Work required |
Copy down every line of the data that follows exactly. Omit the pictures.

The data |

☆ ☆ ☆ ☆

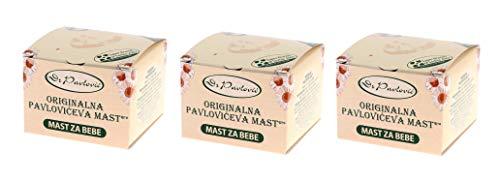 3 x Original Dr. Pavlovic Salbe - Baby-Hautpflege-Salbe mit Kamille aus Serbien (3 x 100 ml)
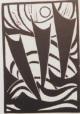 Thilo Maatsch - 6 signierte Holzschnitte 1922-1926 kopen? Bied vanaf 150!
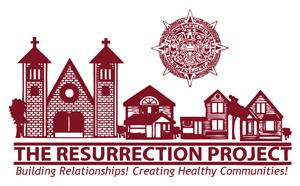 TRP-Logo_header.png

☆ ☆ ☆ ☆

Output of the exercise |
 3 x Original Dr. Pavlovic Salbe - Baby-Hautpflege-Salbe mit Kamille aus Serbien (3 x 100 ml)
 Thilo Maatsch - 6 signierte Holzschnitte 1922-1926 kopen? Bied vanaf 150!
 TRP-Logo_header.png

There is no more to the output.